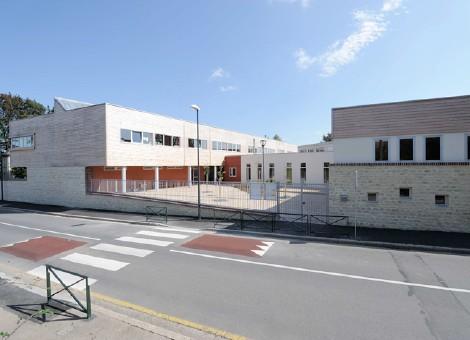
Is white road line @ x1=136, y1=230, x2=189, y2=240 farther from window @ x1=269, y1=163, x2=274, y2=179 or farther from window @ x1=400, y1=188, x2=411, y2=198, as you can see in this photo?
window @ x1=269, y1=163, x2=274, y2=179

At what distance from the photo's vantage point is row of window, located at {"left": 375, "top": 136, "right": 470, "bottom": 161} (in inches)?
504

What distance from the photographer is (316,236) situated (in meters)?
12.2

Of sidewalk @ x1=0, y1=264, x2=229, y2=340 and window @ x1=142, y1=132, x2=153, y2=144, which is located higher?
window @ x1=142, y1=132, x2=153, y2=144

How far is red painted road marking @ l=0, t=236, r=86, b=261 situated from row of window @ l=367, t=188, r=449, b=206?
1386cm

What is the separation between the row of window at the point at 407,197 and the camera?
495 inches

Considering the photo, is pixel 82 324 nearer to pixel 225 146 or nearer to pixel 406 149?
pixel 406 149

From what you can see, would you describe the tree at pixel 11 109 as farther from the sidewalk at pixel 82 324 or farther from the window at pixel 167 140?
the sidewalk at pixel 82 324

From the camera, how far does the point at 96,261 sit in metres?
9.09

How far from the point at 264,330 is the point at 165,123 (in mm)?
24605

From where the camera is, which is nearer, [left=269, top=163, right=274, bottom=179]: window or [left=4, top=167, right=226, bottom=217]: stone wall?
[left=4, top=167, right=226, bottom=217]: stone wall

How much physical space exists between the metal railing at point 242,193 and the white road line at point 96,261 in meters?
8.57

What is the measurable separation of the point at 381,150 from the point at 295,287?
9.92m

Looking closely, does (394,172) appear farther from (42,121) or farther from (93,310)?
(42,121)

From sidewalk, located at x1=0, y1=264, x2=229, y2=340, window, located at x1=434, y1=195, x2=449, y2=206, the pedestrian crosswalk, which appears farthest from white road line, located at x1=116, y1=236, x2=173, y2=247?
window, located at x1=434, y1=195, x2=449, y2=206
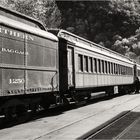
========
:: Task instructions ::
Format every non-blank line of the entries above as a Markdown table with the columns Row and Line, numbering the rows in order. Leave the pictures out.

:: Written answer ::
| Row | Line |
|---|---|
| 1 | Is white road line @ x1=136, y1=230, x2=189, y2=240 farther from window @ x1=269, y1=163, x2=274, y2=179 or farther from window @ x1=400, y1=188, x2=411, y2=198, as you can see in this photo? |
| 2 | window @ x1=269, y1=163, x2=274, y2=179 |
| 3 | At what distance from the photo's vantage point is row of window, located at {"left": 375, "top": 136, "right": 470, "bottom": 161} (in inches)? |
| 4 | 504 |
| 5 | What distance from the photographer is (316,236) situated (in meters)? |
| 6 | 12.2 |
| 7 | Of sidewalk @ x1=0, y1=264, x2=229, y2=340 and window @ x1=142, y1=132, x2=153, y2=144, which is located higher? |
| 8 | window @ x1=142, y1=132, x2=153, y2=144 |
| 9 | How far is red painted road marking @ l=0, t=236, r=86, b=261 situated from row of window @ l=367, t=188, r=449, b=206? |
| 10 | 1386cm |
| 11 | What is the separation between the row of window at the point at 407,197 and the camera? |
| 12 | 495 inches |
| 13 | Considering the photo, is pixel 82 324 nearer to pixel 225 146 or nearer to pixel 406 149? |
| 14 | pixel 406 149 |
| 15 | From what you can see, would you describe the tree at pixel 11 109 as farther from the sidewalk at pixel 82 324 or farther from the window at pixel 167 140? |
| 16 | the sidewalk at pixel 82 324 |
| 17 | From the camera, how far does the point at 96,261 sit in metres? |
| 18 | 9.09 |
| 19 | How far from the point at 264,330 is the point at 165,123 (in mm)? |
| 20 | 24605 |
| 21 | From where the camera is, which is nearer, [left=269, top=163, right=274, bottom=179]: window or [left=4, top=167, right=226, bottom=217]: stone wall? |
| 22 | [left=4, top=167, right=226, bottom=217]: stone wall |
| 23 | How much physical space exists between the metal railing at point 242,193 and the white road line at point 96,261 in meters? |
| 24 | 8.57 |
| 25 | What is the measurable separation of the point at 381,150 from the point at 295,287? |
| 26 | 9.92m |
| 27 | Looking closely, does (394,172) appear farther from (42,121) or farther from (93,310)? |
| 28 | (42,121) |
| 29 | From sidewalk, located at x1=0, y1=264, x2=229, y2=340, window, located at x1=434, y1=195, x2=449, y2=206, the pedestrian crosswalk, which appears farthest from white road line, located at x1=116, y1=236, x2=173, y2=247? |
| 30 | window, located at x1=434, y1=195, x2=449, y2=206 |